Let's talk about this day and how it fits into the cosmos of our lives.
Want to tune out? Are you one of those (I know a handful!), who has a pshaw attitude toward this holiday? We all get caught up in a scripted life of events and celebrations that, by their very predictability, their load of expectations, make us feel bored, indifferent or even tired and depleted. So perhaps you reject the idea of Valentine's Day because you've allowed yourself to believe that it must follow a pattern, with roses and cards and chocolates and love notes and perfume -- yawn. Not for me, you say.
But can't you write your own script? Can't you step out of the preordained, the conventional, and give yourself the task of designing a day that has meaning on your own terms?
It's hard!
But let's give it a go, shall we?
Let's start from scratch. What's at the essence of Valentine's Day? Well, love of course. Pure, beautiful, uplifting love. Some of you may want to tap my shoulder and say -- romantic love. I wont argue with you, but I do think you are unnecessarily constraining yourself. There are so many components of the love I feel for Ed, why would I limit myself to a day favoring one over the rest? In the same vein, my love for my kids, grandkids, for my good friends is so deep and essential to my everyday -- why should this not be recognized? All those loves give my life direction and meaning. Why would I want to ignore them on a day celebrating love?
Okay, so now you know: I place few limits on what love I want to hold sacred today. But now I sense a different push back: why "hold sacred today?" Celebrating love once a year seems like the worst idea! If love is my driving force (and it is... without it, I would not want to get out of bed in the morning), then why celebrate it at all? Why not just live it? Every day?
Well, because the everyday bit is a tricky thing. We have to wash dishes and clean chicken coops and do laundry and shovel icy walkways and... okay, you get the picture. Your mind churns and moves from one thing to the next and then pfft! Day is done.
But, on Valentine's Day! Ah, on Valentine's Day! It's different. You and I can pause and dwell on the fundamentals again. We can use symbols -- flowers, sweets, cards, or in some years we can play with the less conventional (because if we do the same thing every single year, and it is scripted, it will get boring! Really it will!). But here's the essential part, I think: if this day is to have any meaning at all, it must lead us to be especially thoughtful and kind to those we love. And playful!
Being human, I do look for little gifts that validate my belief that I am not in this love bubble alone. They're not hard to find (as I'm sure they're not hard for you to find either). Here's one: Ed came upstairs late after midnight and woke me with the words happy valentine's day and love you. I had to smile, because really, he had to step out of his everyday armor to do this most thoughtful and kind act. (True, he would not have remembered the significance of February 14th, but I'm good at sprinkling hints in the weeks before.)
I let him sleep late. It is such a cold day -- coldest of all, I think -- that I hurried with my morning walk to the barn...
... and hurried back to fuss a little more with breakfast. No oatmeal today!
Because a great chunk of me does ride with the conventional, I have an unreasonably large amount of pink clothing on me today. Well, what can I say -- I like pink! Here we are, mismatched colorwise, but on board with this day. (He would not get up for the photo, so I brought the camera down to his level.)

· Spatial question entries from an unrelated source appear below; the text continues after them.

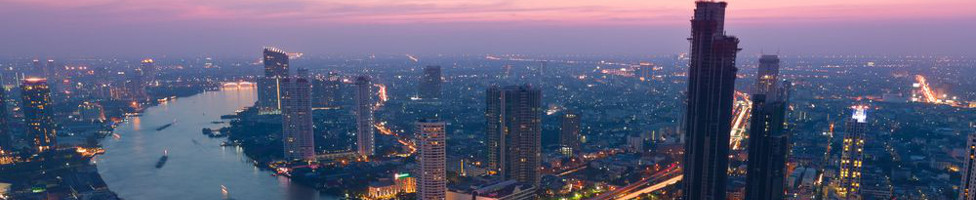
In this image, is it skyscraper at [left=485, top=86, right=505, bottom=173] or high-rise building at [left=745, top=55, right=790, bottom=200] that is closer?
high-rise building at [left=745, top=55, right=790, bottom=200]

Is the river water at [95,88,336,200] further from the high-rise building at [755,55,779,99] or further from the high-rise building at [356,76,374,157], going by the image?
the high-rise building at [755,55,779,99]

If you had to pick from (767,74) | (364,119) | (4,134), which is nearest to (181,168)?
(364,119)

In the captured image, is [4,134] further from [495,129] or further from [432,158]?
[495,129]

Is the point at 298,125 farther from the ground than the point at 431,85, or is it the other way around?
the point at 431,85

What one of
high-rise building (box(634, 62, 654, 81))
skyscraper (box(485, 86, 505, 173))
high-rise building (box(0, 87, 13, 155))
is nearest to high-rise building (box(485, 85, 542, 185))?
skyscraper (box(485, 86, 505, 173))

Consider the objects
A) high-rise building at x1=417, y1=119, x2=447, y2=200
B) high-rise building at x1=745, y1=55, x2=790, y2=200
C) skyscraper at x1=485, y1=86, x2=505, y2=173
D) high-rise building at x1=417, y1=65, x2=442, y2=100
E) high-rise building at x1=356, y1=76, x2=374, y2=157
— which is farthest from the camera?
high-rise building at x1=417, y1=65, x2=442, y2=100

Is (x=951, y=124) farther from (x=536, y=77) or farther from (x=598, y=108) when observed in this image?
(x=536, y=77)

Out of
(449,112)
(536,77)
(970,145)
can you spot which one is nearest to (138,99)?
(449,112)
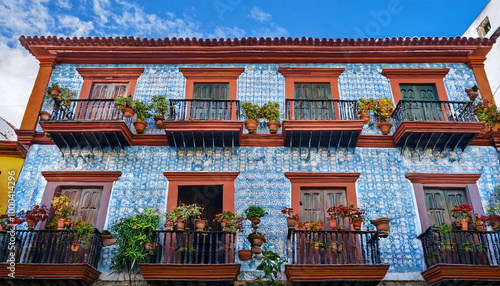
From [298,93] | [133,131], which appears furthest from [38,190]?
[298,93]

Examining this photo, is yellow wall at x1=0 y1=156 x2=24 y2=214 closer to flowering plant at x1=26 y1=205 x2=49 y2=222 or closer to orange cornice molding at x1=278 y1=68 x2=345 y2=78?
flowering plant at x1=26 y1=205 x2=49 y2=222

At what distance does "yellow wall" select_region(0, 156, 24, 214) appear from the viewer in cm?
1164

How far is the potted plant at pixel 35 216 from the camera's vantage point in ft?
34.2

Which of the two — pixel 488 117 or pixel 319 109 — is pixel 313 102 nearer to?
pixel 319 109

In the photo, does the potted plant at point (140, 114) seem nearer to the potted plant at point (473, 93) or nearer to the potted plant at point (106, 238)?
the potted plant at point (106, 238)

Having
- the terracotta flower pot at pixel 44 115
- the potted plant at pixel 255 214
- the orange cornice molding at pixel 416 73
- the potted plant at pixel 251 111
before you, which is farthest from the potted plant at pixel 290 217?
the terracotta flower pot at pixel 44 115

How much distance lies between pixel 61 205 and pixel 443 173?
9375 millimetres

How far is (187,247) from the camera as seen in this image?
9.99m

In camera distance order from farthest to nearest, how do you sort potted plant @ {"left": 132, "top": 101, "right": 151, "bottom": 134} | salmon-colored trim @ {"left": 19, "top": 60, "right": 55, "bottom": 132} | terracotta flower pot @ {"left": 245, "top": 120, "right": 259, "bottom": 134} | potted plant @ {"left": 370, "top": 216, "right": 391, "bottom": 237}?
1. salmon-colored trim @ {"left": 19, "top": 60, "right": 55, "bottom": 132}
2. potted plant @ {"left": 132, "top": 101, "right": 151, "bottom": 134}
3. terracotta flower pot @ {"left": 245, "top": 120, "right": 259, "bottom": 134}
4. potted plant @ {"left": 370, "top": 216, "right": 391, "bottom": 237}

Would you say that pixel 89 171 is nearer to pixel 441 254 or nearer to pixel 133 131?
pixel 133 131

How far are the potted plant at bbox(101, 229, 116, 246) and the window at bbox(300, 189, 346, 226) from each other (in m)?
4.46

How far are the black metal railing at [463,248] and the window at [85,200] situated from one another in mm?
7836

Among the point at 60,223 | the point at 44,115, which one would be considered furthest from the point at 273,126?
the point at 44,115

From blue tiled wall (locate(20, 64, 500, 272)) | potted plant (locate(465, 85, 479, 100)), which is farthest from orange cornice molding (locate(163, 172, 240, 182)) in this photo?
potted plant (locate(465, 85, 479, 100))
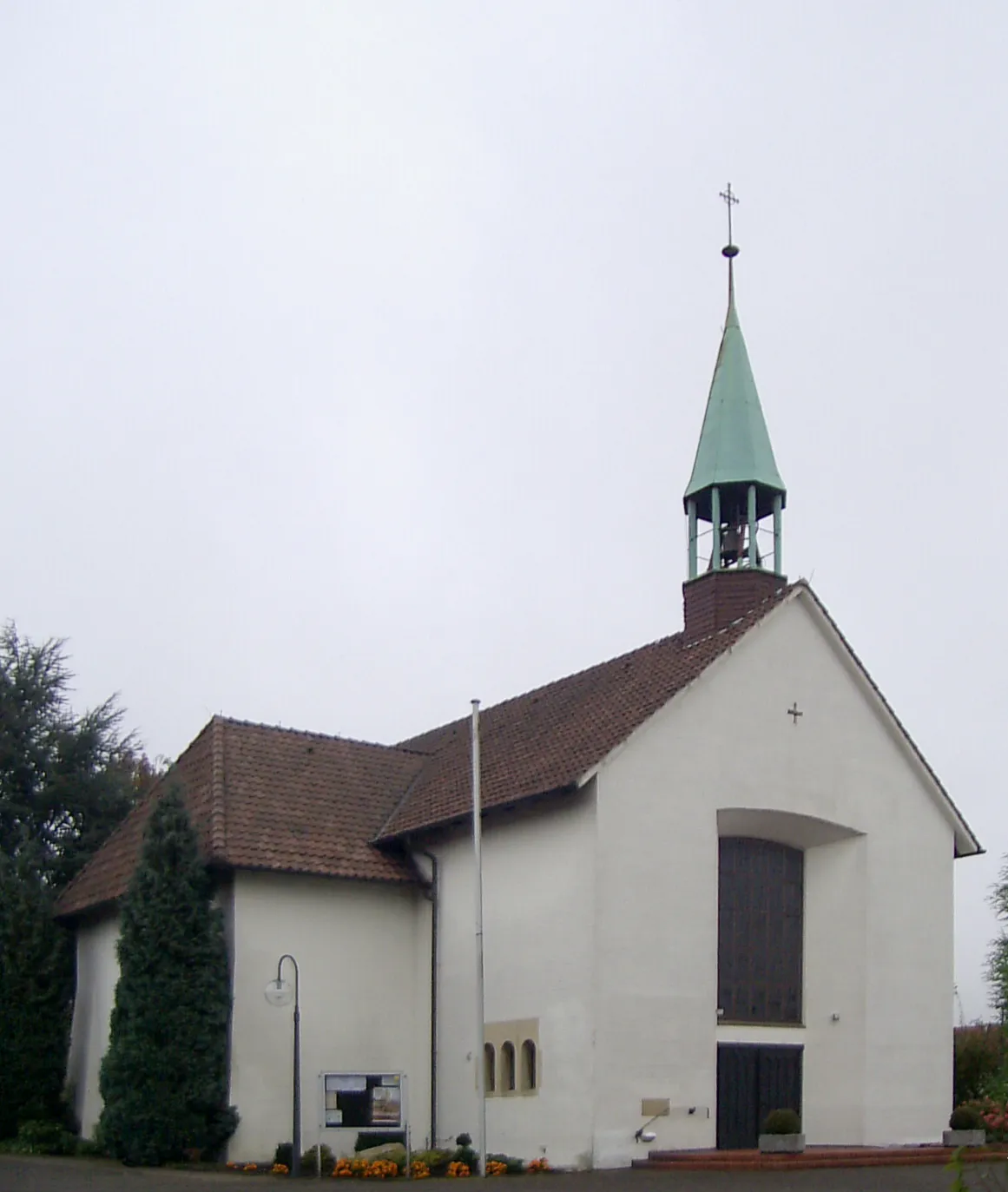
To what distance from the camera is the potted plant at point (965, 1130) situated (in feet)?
83.1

And then I do something special for the farmette -- I finally take out my plant catalogues and plan the garden. (Normally, we put an end to catalogue delivery by meticulously calling each company and asking them to please stop sending us paper stuff, but with the pandemic, we'd grown lax.) My favorite local perennial retailer has closed its doors and so I have to extend my orbit to more distant places to find favorites. Yes, as you know if you at all look at my summer photos, I do have favorites!
Anything else? Well, Ed did acquire a card for me because he knows I like that. I did not acquire a card for him because I know he is indifferent to it. But I did order a box of chocolates. From Chicago (Vosges), for us to share. Today we ate a truffle with violet petals. Ah, love is in the air! He fixed little things that I had wanted fixed. I fussed more with dinner than I might usually fuss. And I popped open a bottle of prosecco and made him take a sip because this creates an opportunity for him to remind me how much he dislikes wine. An unconventional form of kindness, I think: give him a chance to dislike something I offer! (Gifts do not have to be purchased!)
As for the kids and grandkids -- oh, they heard from me alright! The local ones got some hand delivered foods and treats...
(included: a flourless chocolate cake, recipe: Lebovitz)
The more distant ones got something in the the mail.
(home again)
But more importantly, I thought about these guys in the best ways, all day long. Friends too: I thought about the sustaining conversations I have with them, about the trips we've taken together, about how beautiful and incredibly perfect their sweetness is and has been for a long long time.
So, a wonderful day, a most special day! So much of it focused on the most important emotion within us. Love.